Treinamento Folha   Folha Online
   
Educação
24/06/2005

Íntegra de entrevista: Contardo Calligaris

Contardo Calligaris, 57, é psicanalista, ensaísta e colunista do jornal Folha de S.Paulo. Estudou em escola pública na Itália e seus três filhos estudaram em escola pública nos EUA e na França.

Quais os maiores problemas da escola pública brasileira?

O maior problema em absoluto é o salário dos professores, por uma razão que não é corporativista, já que não sou professor, nem tenho parente professor, mas porque nenhum sistema de ensino funciona se os professores não forem objeto de consideração e eventualmente idealização da parte dos alunos. Então, se ser professor não é considerado uma profissão de sucesso, a posição do aluno é muito problemática porque por qual razão ele escutaria ou gostaria de aprender alguma coisa de alguém que é considerado socialmente um fracassado?

Não haveria outra forma de mostrar que a profissão de professor é um sucesso que não seja pelo quanto ele ganha?

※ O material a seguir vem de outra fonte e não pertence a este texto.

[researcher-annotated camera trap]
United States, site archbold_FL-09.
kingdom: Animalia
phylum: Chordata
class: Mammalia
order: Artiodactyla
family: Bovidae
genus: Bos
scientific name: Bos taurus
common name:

Sim, num mundo de Alice no País das Maravilhas. A única forma é aumentar os salários de maneira drástica.

O senhor chutaria um valor?

Um salário inicial de R$ 2.500.

Você enxerga alguma forma de solucionar isso? Por exemplo, se reduzíssemos o quanto pode ser deduzido do imposto de renda de pessoa física com o gasto educacional dos dependentes, os recursos do governo para investimento no ensino público cresceriam.

Nos EUA, há um poder de transmitir isso que acabou sendo elitista. É o seguinte: o gasto com educação pública é só da prefeitura, não é federal nem estadual. E os recursos vêm do imposto que seria, no Brasil, o IPTU. E eles são distribuídos por região, na mesma proporção da arrecadação. Então, o que acontece é que você em regiões ricas você tem um nível de escola pública altíssimo, maior que o nível das escolas particulares. Isso não resolve absolutamente nada, porque mantém a desigualdade. Como pode ser solucionado o problema, não sei.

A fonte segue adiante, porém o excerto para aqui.